The nearest point on the curve $y^{2}=4 x$ to $(2,1)$ is
Solution:
Let $P(x, y)$ be any point on the curve $y^{2}=4 x$.
$S=\sqrt{(x-2)^{2}+(y-1)^{2}}$
$\Rightarrow S^{2}=(x-2)^{2}+(y-1)^{2}=\left[\frac{y^{2}}{4}-2\right]^{2}+(y-1)^{2}=f(y)$ (say)

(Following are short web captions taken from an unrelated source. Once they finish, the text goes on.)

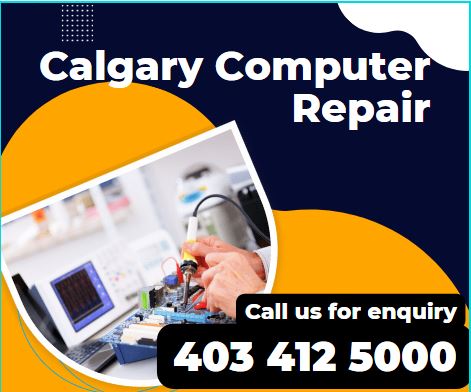 Nextgen Technology : Computer Repair Calgary - Laptop Repair Calgary - Used laptop Calgary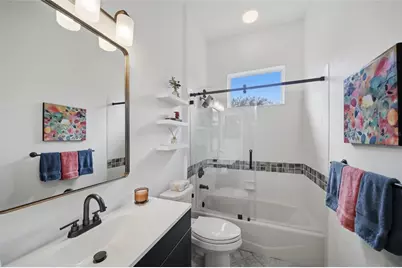 7029 Lennox Place, University Park, FL 34201 - Photo 34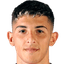 Leandro Brey player photo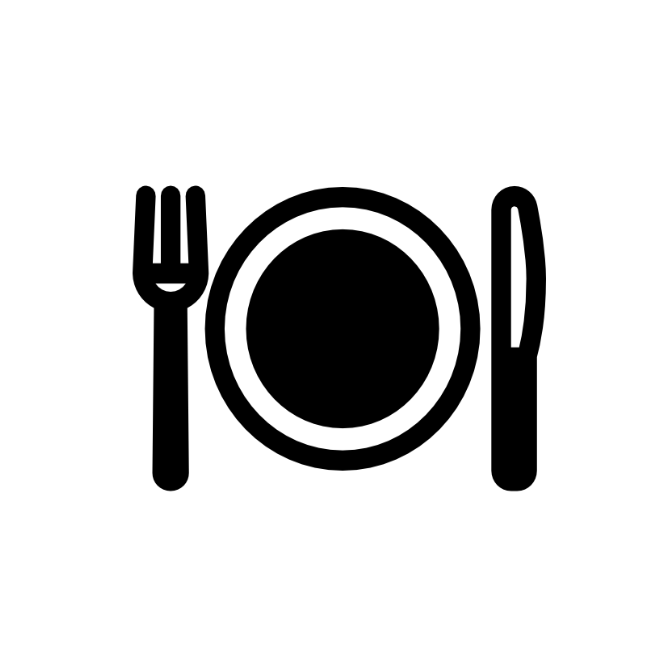 program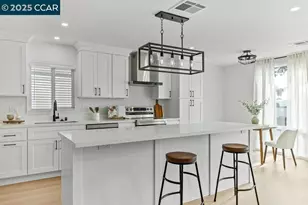 3660 Walnut Blvd, Brentwood, CA 94513 - Photo 2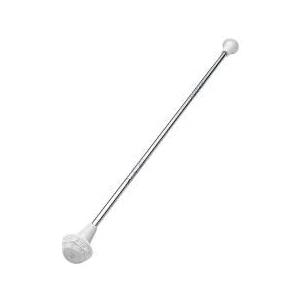 Star Line Baton Co. Venus 3/8 Inch Shaft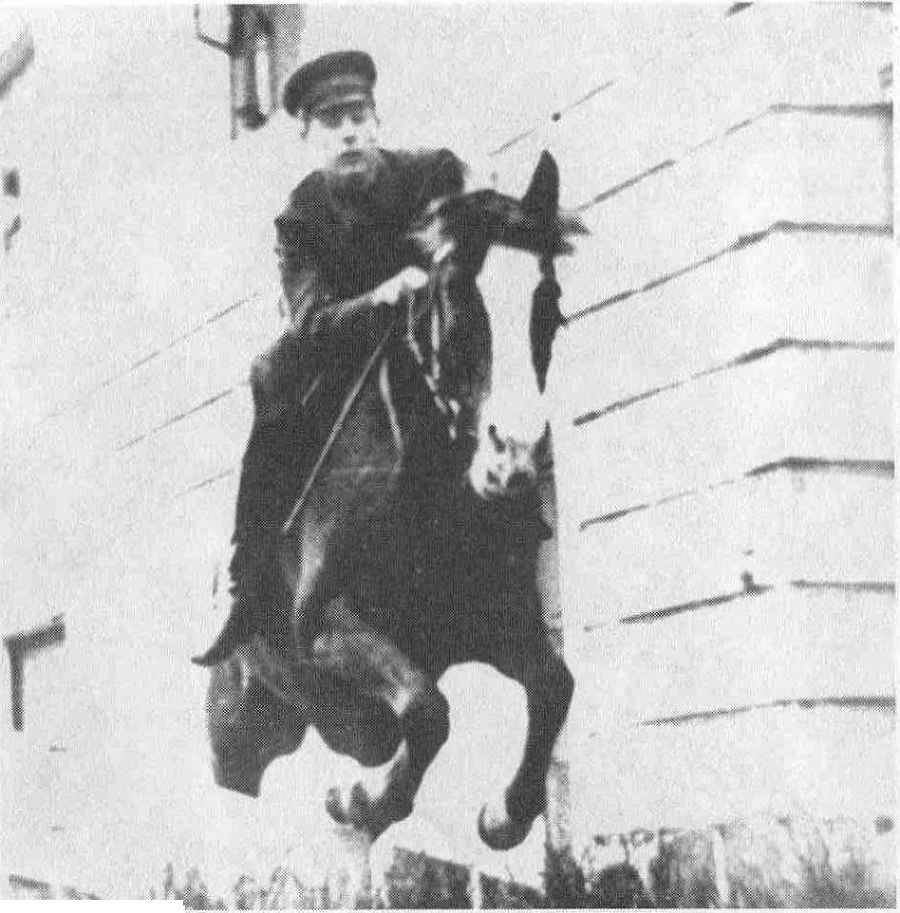 Хроника времен Василия Сталина _3.jpg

$\Rightarrow f'(y)=2\left[\frac{y^{2}}{4}-2\right]\left[\frac{2 y}{4}\right]+2(y-1)$
$=\frac{\left(y^{2}-8\right) y+8(y-1)}{4}=\frac{y^{3}-8 y+8 y-8}{4}=\frac{y^{3}-8}{4}$
$\Rightarrow f''(y)=\frac{3 y^{2}}{4}$
$f'(y)=0 $
$\Rightarrow \frac{y^{3}-8}{4}=0$
$\Rightarrow y^{3}-8=0$
$\Rightarrow y=2$
$f''(2)=\frac{3.2^{2}}{4}=3>0$.
When $y=2$, the distance between the points is minimum.
$\therefore y=2$
$\Rightarrow x=1 .$
$\therefore $ Required point $=(1,2)$.